Manokwari, TABURAPOS.CO – Salah satu tersangka yang sempat masuk dalam daftar pencarian orang (DPO) dalam peristiwa berdarah di Distrik Kramongmongga, Kabupaten Fakfak berinisial AK (64 tahun), bukan pentolan, apalagi disebut aktor intelektual.
“Beliau ini bukan salah satu pentolan atau aktor intelektual dalam kejadian di Distrik Kramongmongga. Itu berdasarkan data yang kita punya ya,” tandas kuasa hukum AK, Yan C. Warinussy, SH yang dikonfirmasi Tabura Pos di kediamannya, Jumat (6/10).
Menurut Warinussy, AK hanya mengikuti rapat yang diadakan pada 12 Agustus 2023 dan tidak mengikuti rapat pada 13, 14, dan 15 Agustus 2023 atau di saat pelaksanaan eksekusi.
“AK ini hanya ikut rapat pada tanggal 12 Agustus 2023. Waktu mereka melakukan penyerangan, AK ini ada di kebunnya, di hutan, bukan di TKP,” jelas Direktur Eksekutif LP3BH Manokwari ini.
Diungkapkan Warinussy, AK pun mengikuti rapat pada 12 Agustus 2023, lantaran diajak anak mantunya yang mengatakan ‘nanti bapak datang ke markas untuk kita minum kopi di sana’. Atas ajakan itulah, sambung dia, AK datang untuk meminum kopi di tempat yang disebut markas.
Di situlah, kata dia, memang ada pembicaraan perihal penyerangan pada 15 Agustus. “Jadi, dia ini hanya kebetulan ada di situ. Dia juga bukan anggota TPN atau KNPB,” tegas Warinussy.
Ditanya tentang motif penyerangan dan peristiwa berdarah tersebut, Warinussy mengaku, pihaknya masih melakukan pendalaman, karena informasinya masih simpang siur.
Namun, lanjut dia, beredar juga informasi bahwa ada semacam perintah dari ‘komando’ untuk menyasar fasilitas-fasilitas umum di sekitar markas tersebut.
“Yang di sasar itu kantor-kantor pelayanan publik, seperti kantor pemerintahan dan sekolah. Sesuai keterangan dari AK, dalam pembicaraan itu, tidak ada pembicaraan untuk menyerang seseorang atau melakukan penganiayaan yang menyebabkan Kepala Distrik, Darson Hegemur, meninggal dunia,” paparnya.

____________________

> **SOAL LATIHAN A**: Menurut kutipan berita tentang AK, rapat pada tanggal berapa yang diikuti AK?
> **SOAL LATIHAN B**: Tulis lanjutan kutipan berita tentang AK, mulai setelah kalimat terakhirnya.

[Baris dataset]
____________________

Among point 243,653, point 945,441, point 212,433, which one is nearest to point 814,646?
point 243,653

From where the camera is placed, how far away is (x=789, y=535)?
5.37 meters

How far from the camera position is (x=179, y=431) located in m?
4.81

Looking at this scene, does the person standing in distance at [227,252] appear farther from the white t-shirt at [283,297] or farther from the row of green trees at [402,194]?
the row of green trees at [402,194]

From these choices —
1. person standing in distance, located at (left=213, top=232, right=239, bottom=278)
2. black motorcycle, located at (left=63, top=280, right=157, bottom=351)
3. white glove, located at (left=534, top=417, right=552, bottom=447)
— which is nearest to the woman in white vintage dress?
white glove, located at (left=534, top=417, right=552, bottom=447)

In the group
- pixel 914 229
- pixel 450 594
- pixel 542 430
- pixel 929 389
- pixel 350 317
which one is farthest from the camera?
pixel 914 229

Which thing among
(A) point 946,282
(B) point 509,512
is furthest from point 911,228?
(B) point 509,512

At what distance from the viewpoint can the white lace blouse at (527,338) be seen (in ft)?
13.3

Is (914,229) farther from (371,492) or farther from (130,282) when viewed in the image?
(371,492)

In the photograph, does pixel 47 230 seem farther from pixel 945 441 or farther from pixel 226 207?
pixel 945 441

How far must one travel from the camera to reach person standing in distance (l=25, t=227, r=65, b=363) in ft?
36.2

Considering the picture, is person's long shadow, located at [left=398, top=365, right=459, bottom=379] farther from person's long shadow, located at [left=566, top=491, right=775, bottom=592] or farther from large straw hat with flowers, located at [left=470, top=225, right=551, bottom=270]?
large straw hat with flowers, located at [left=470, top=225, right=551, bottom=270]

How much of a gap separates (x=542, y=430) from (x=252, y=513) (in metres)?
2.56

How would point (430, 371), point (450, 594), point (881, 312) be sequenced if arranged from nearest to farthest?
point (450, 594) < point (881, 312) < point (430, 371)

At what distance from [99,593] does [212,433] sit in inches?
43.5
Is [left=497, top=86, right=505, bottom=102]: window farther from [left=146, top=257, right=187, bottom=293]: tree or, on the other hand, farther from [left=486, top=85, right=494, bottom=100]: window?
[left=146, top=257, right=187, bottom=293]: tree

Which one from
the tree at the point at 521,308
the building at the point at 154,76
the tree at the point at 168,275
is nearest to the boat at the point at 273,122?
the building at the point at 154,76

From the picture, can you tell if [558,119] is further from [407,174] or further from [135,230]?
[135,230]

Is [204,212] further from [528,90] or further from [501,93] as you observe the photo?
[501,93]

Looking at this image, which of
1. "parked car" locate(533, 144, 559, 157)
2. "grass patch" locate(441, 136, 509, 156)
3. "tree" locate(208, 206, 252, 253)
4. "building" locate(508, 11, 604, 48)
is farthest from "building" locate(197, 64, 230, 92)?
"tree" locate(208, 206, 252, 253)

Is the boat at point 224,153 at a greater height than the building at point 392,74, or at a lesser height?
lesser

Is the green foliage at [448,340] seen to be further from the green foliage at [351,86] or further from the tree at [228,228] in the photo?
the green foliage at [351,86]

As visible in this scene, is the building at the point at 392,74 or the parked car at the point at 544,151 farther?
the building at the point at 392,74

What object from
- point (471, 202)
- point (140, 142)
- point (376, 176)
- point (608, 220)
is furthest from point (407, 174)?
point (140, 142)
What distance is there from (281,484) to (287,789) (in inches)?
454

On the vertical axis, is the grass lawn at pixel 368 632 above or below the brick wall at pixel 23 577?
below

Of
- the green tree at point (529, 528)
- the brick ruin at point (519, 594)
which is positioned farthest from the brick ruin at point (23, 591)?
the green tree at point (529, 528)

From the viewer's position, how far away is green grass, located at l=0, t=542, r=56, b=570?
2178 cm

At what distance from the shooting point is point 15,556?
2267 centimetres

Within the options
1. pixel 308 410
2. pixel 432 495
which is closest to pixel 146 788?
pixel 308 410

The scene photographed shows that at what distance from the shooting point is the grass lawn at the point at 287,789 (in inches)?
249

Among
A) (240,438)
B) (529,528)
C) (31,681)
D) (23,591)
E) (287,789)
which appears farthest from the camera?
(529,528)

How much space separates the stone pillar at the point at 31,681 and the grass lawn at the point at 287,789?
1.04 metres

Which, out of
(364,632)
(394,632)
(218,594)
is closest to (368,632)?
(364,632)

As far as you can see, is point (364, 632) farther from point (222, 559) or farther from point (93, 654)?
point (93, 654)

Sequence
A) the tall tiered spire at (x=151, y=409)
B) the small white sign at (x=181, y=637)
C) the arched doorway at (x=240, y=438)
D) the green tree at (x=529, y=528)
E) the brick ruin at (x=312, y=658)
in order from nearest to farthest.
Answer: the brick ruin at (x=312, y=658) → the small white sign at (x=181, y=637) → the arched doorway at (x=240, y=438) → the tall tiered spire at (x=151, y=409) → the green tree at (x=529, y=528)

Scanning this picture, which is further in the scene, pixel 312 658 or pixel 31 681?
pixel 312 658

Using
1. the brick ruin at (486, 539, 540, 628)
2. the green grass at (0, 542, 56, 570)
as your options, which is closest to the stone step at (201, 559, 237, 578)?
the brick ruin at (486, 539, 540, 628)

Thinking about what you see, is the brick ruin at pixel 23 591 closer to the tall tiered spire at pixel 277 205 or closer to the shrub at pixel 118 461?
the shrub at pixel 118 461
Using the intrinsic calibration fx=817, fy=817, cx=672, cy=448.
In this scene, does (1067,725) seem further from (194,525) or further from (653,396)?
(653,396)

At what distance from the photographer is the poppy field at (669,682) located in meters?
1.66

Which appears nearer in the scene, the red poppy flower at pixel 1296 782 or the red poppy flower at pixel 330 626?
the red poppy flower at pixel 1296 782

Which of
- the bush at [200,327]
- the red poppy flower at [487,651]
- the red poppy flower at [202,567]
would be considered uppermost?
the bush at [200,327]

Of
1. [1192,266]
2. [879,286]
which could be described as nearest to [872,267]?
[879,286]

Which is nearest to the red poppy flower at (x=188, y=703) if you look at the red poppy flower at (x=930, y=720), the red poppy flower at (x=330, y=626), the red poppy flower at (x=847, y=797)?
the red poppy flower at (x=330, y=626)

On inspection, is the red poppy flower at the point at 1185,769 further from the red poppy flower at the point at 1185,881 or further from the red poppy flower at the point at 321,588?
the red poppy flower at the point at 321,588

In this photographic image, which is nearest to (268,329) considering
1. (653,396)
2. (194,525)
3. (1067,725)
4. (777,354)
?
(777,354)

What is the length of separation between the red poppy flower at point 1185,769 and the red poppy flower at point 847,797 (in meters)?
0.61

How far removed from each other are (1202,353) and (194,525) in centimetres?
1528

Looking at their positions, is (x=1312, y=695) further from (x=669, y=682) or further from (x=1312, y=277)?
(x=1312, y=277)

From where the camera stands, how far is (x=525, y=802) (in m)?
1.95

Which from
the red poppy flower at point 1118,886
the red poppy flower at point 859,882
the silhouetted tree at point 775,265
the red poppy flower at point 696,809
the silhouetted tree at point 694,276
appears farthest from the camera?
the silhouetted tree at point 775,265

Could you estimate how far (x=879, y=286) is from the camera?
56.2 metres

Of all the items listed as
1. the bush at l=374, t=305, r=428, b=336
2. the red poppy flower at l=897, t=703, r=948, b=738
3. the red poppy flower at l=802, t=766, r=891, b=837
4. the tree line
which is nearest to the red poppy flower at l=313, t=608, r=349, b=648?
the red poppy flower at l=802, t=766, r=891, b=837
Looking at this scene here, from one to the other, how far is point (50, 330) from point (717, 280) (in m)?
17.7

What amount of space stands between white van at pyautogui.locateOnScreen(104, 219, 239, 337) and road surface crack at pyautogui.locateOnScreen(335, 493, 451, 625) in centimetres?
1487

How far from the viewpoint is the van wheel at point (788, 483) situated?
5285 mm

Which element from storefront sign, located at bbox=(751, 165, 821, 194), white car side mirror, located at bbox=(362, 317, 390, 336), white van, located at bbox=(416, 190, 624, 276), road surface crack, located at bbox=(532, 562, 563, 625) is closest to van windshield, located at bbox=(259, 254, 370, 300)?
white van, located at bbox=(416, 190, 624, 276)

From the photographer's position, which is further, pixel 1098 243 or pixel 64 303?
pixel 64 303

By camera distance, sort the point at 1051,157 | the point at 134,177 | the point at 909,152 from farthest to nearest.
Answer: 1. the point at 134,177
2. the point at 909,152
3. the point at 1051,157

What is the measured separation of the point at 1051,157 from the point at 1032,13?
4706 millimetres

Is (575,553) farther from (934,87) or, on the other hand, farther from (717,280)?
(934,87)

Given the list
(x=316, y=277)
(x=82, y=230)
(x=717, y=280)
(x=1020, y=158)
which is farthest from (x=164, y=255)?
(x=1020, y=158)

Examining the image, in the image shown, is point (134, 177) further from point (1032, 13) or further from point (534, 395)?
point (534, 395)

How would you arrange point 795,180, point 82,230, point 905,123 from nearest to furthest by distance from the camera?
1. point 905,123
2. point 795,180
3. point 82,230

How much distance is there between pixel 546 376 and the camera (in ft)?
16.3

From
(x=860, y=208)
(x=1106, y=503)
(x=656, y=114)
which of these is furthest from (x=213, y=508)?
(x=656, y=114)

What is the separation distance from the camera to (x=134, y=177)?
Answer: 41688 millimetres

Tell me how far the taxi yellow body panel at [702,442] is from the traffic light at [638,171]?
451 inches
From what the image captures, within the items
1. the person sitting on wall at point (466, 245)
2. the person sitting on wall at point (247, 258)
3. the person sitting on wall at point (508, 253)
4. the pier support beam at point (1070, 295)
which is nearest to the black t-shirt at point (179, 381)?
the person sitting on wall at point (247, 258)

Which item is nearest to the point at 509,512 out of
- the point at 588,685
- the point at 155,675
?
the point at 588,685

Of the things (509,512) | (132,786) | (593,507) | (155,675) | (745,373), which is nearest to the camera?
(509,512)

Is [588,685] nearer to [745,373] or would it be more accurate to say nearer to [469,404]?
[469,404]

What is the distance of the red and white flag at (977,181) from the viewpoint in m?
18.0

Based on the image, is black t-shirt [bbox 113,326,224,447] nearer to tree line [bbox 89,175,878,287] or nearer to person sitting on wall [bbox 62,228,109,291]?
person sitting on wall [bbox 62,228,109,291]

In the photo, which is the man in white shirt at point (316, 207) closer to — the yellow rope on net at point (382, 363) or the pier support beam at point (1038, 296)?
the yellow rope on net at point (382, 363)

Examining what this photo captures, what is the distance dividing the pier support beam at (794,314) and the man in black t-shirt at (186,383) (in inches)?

____________________

> **HASIL AKHIR A**: AK hanya mengikuti rapat pada 12 Agustus 2023.

> **HASIL AKHIR B**:
Di samping itu, Warinussy menambahkan, AK juga tak mengetahui siapa saja yang melakukan penyerangan atau penganiayaan terhadap Kepala Distrik, karena AK ini tidak di tempat kejadian perkara (TKP).
“Dia ada di kebunnya, jaraknya cukup jauh dari lokasi. Selebihnya, dia tidak tahu,” tandas Warinussy.
Dia pun membenarkan informasi ada sejumlah DPO yang akan menyerahkan diri atas mediasi dari pihak Gereja Katolik, dalam hal ini, Pastor Alex Fabian dan Dewan Adat Mbaham Matta, Fredy Warpopor.
“Tapi sampai hari ini, kami belum mendapat informasi dari Pastor dan Dewan Adat Mbaham Matta,” katanya.
Untuk proses penyerahan AK ke Polres Fakfak, jelas dia, sebelum penyerahan, ia dan advokat, Thresje Y. Gasperzs, SH telah bertemu AK dan keluarganya, sekaligus memberikan pemahaman terkait proses hukum yang akan dijalaninya.
Dalam pertemuan tersebut, pihaknya menyarankan AK untuk menyerahkan diri ke pihak kepolisian, sehingga pada Jumat (29/9/2023), AK menyerahkan diri ke Polres Fakfak didampingi kuasa hukum, tokoh agama, dan kontak person Elsam di Fakfak.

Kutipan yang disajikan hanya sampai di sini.